"Demikianlah, tiga tahun Romo berhasil hidup dengan nyawa hanya separuh. Tetapi, setahun terakhir tiba-tiba kesehatannya menurun tajam. Dia kian melemah, nyawanya seolah tercerabut sedikit demi sedikit oleh Malaikat Maut yang kadang iseng mampir ke kamarnya. Rupanya, Malaikat Maut itu datang juga sambil mencerabut ingatan romo untuk tak menyentuh lagi bagian tertentu masa lalunya. Lalu hal yang ditakutkan itu terjadi, terbukalah kotak pandora itu... kota yang berisi sebuah nama: Jeng Yah." Hal.3
Soeraja atau yang oleh istri dan ketiga anaknya dipanggil Romo itu adalah pendiri perusahaan Kretek Djagad Raja. Produknya tersebar di seluruh Indonesia dan tentu saja menghasilkan pundi kekayaan yang luar biasa.

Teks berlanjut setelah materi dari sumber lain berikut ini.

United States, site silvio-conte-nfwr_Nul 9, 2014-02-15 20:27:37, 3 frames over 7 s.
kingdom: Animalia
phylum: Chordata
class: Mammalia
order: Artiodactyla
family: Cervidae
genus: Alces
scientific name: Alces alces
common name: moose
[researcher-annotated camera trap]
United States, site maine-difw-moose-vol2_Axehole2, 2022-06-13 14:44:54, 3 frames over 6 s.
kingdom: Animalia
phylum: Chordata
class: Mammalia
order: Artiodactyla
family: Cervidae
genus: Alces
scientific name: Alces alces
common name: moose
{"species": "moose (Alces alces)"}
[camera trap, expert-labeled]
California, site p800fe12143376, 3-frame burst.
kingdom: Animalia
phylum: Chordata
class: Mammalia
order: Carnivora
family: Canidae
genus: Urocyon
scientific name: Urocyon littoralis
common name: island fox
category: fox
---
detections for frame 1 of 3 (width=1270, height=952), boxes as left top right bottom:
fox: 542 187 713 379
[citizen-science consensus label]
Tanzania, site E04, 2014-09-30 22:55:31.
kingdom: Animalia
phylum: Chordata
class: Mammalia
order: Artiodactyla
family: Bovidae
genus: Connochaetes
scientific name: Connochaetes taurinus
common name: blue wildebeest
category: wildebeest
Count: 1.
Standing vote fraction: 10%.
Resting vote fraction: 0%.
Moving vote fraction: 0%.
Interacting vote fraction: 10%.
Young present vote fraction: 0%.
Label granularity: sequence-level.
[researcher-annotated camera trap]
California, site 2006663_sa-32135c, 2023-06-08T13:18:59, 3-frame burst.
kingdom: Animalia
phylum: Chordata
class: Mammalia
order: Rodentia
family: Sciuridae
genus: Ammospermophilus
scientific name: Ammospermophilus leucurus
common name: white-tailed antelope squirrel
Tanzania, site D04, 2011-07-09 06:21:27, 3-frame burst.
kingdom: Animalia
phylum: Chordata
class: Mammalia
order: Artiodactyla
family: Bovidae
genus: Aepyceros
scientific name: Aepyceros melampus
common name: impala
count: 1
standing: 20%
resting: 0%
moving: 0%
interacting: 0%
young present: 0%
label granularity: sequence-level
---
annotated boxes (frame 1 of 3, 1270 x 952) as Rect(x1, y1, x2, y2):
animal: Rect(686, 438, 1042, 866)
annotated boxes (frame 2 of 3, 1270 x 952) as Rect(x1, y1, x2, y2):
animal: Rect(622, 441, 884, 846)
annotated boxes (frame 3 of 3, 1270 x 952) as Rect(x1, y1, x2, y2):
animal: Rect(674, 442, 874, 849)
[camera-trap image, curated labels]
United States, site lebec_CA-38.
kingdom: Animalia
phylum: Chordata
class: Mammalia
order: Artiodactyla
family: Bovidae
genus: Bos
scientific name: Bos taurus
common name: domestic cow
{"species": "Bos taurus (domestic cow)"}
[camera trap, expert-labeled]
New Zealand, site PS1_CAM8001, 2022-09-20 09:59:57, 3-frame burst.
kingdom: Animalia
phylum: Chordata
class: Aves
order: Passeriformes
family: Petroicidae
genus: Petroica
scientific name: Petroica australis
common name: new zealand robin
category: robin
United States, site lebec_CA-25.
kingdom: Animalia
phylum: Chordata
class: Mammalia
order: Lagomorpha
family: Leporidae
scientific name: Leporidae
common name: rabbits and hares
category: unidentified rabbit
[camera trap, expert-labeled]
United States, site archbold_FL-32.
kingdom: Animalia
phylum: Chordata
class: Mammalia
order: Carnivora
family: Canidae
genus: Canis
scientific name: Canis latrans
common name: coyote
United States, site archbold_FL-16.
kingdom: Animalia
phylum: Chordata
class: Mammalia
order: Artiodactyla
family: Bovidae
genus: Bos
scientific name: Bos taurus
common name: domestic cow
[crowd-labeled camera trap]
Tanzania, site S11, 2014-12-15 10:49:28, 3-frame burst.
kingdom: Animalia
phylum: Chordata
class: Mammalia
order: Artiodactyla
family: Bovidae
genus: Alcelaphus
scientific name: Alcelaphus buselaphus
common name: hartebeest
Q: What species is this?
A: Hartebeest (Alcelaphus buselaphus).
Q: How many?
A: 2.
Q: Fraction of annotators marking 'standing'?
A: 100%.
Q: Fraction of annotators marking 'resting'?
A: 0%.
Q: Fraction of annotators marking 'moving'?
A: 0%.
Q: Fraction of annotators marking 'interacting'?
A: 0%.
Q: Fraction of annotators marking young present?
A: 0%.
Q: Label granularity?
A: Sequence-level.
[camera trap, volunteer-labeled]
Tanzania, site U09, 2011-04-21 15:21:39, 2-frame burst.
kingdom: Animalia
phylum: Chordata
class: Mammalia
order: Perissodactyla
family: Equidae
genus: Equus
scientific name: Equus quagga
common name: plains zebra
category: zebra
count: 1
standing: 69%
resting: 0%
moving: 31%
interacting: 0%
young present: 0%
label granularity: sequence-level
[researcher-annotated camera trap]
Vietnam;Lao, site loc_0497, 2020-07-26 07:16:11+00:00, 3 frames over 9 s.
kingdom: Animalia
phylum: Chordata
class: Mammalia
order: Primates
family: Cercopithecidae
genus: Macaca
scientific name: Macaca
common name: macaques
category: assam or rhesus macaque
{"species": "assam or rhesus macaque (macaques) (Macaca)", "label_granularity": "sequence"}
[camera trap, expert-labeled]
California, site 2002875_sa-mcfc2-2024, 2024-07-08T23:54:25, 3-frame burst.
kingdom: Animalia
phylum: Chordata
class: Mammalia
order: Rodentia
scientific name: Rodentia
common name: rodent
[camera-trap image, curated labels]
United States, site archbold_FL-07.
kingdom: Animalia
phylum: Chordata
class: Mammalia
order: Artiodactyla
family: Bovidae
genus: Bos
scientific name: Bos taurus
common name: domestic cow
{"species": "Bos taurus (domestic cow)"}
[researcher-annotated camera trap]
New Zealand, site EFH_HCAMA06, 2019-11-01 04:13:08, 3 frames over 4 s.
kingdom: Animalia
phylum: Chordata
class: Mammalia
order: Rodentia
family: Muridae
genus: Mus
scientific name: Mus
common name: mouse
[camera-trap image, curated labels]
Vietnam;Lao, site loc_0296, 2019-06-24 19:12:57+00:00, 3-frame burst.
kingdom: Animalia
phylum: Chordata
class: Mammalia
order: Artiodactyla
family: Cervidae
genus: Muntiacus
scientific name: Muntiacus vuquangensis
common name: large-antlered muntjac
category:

Termakan usia, Romo jatuh sakit. Untungnya perusahaan sudah lama diambil alih oleh Tegar dan Karim, 2 anak lelakinya. Sebetulnya, Romo punya satu anak lelaki lagi -Lebas, namun sayangnya Lebas lebih suka berkarir sebagai sutradara film kelas B. Bukan tak mau ia membuat film bagus, tapi ia kesulitan mendapatkan sponsor. Ironisnya lagi proposal yang ia ajukan ke Tegar selalu ditolak padahal Tegar kerap memberikan bantuan ke pertunjukan seni lainnya.
Lebas harus pulang saat keadaan Romo semakin gawat. Tak hanya itu, situasi di rumah pun jadi ganjil saat ayahnya yang tengah sekarat berulang kali menyebutkan nama Jeng Yah yang tentu saja membakarkan cemburu di hati ibunya Purwanti.
Siapa Jeng Yah ini? apakah ia kekasih ayahnya di masa lalu? lantas, bagaimana caranya mereka menemukan Jeng Yah ini tanpa adanya petunjuk yang mumpuni?
"Romo pengin ketemu Jeng Yah?"
"Iya... tapi jangan bilang-bilang ibumu, ya. Ibumu pasti marah."
"Jeng Yah di mana Romo?"
"Terakhir ketemu di Kudus. Dulu... waktu kamu belum lahir." Hal.15.
Ya, di Kudus-lah kemudian pencarian ini bermula. Kota inilah tempat kelahiran Kretek Djagad Raja, tempat Romo menghabiskan masa mudanya.
Di antara waktu yang kian sempit (sebab mereka tak tahu kapan Romo-nya akan berpulang), jadilah tiga saudara ini bahu membahu mencari apa pun yang dapat dijadikan petunjuk. Perjalanan yang tak hanya membuat mereka mengetahui kisah muda sang ayah, tapi juga tentang perjalanan panjang pendirian Kretek Djagad Raja saat melewati masa sebelum kemerdekaan dan pasca kemerdekaan yang sedemikian sulit.
* * *
Hwaaaah, novel ini BAGUS BANGET! ini kali kedua saya baca novel dari Ratih Kumala setelah sebelumnya kenalan lewat novelet Wesel Pos. Alasan terbesar saya membaca Gadis Kretek ialah novel ini tengah dipersiapkan menjadi sebuah series yang nantinya akan tayang di Neflix. Dengan jajaran para aktor papan atas seperti Dian Sastrowardoyo, Ario Bayu dan Sheila Dara, jelas memunculkan rasa penasaran yang begitu besar terlebih ini kali pertama Netflix membuah serial khusus di Indonesia, loh!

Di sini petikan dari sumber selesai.